So about 75 of us packed into a room at Azusa Pacific University this morning for the satellite simulcast thing with Rob. It was a technological wonder. There was Rob and Troy Murphy in some kind of sound proof cubicle like room in a Kinko's in Grand Rapids, while we were in small lecture hall at APU seeing a larger than life Rob Bell waving to us on the screen. I must say that I've been a part of quite a few of these things and most of them are technologically challenged. The question of the day would be would we be left staring at a stilted, puppet-like rendition of Rob, or would we actually see him move somewhat fluidly? Well the verdict was that it was, well, amazing. We could actually see his lips move, not like some badly dubbed japanese samurai flick, but really move... almost in time with what he was actually saying. Hhhmmm, Kinko's may be onto something here.
Anyway, what was discussed was brilliant, affirming, and challenging. Here are a few thoughts Rob shared with us on ministry, leadership, and that thing we do called teaching...
Weekly teaching can be destructive to creativity.
I don't teach something that has not been a part of me for six months to a year. You need to live the text... let it ferment in your soul. People will know whether you have lived with the text. Think about it, if I asked you to talk about your wedding or something else that has changed you, would you really need notes?
As a teacher, you need to live with a text - allow it to ferment in you, take up residence in you - then connections begin to be made.
The old way of teaching was to set aside a “prep” time and seek God to act in that moment. A new way of teaching is to let the text speak. Let God speak to you over time, then document how the text is being lived out in real life.
What would happen if on Monday morning you sat at your computer and instead of staring at blank screen, you're already looking at ten teachings that could take place and decidiing which one was the most ready to be taught, or most needed to be taught?

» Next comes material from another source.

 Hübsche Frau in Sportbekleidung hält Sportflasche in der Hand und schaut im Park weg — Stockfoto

The best messages are not purchased off a shelf or a website, but are grown in your own backyard.
The question in teaching is this... is it real in the real life that I am living right now with my family and friends? If the gospel doesn’t work there, then forget it.
We have people who can sing notes, but where are the soul singers? The pulpit has been the home of technicians and analysts, but where are the prophets and poets - the wide eyed crazy people? Teaching should be a dangerous and daring art form, not a science.

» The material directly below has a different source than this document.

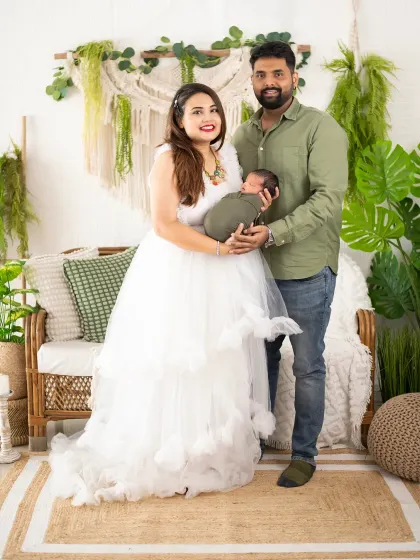 A full-length family portrait with a newborn in our boho studio. The coordinating outfits and natural decor create a warm and cohesive family picture.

Bible is to be experienced communally – in Jesus’ day, if a village could even afford one Torah scroll (held together by wood poles called the ‘trees of life’) it would be amazing. Therefore, the text was not accessible to average person... that’s why it was memorized. We need to realize that personally reading the Bible is only a recent phenomenon... about 500 years. Even the concept of a “quiet time” is a new phenomenon... over the past 200 years. The Bible is not individualistic – it is to be read, debated, discussed in community.
The Bible is about real people in real places in real times. It's taking place in an on-going historical narrative. What we need to remember is that we are in the same historical flow. Teaching is about connecting real people in real places in real times with us, here, today. We live in the same flow of what God is doing in history.
If you are a teacher, assume you are going to offend people – know that they killed Jesus too. Be a prophet. You are not running for office. You signed up to speak for the revolution. Don’t be a politician or be driving by the need to keep people happy.
Being a teacher is a horrible job – it is lonely, you pour yourself out, you bleed in public. If all goes well, the next week is even harder.
Your job is the relentless pursuit of who God made you to be... to be about anything else is sin.
Are you teaching because you have to say something, or because you have something to say? People, especially outside of "Christianity" know when you are passionate. That kind of passion makes them say, "Maybe this stuff really did happen.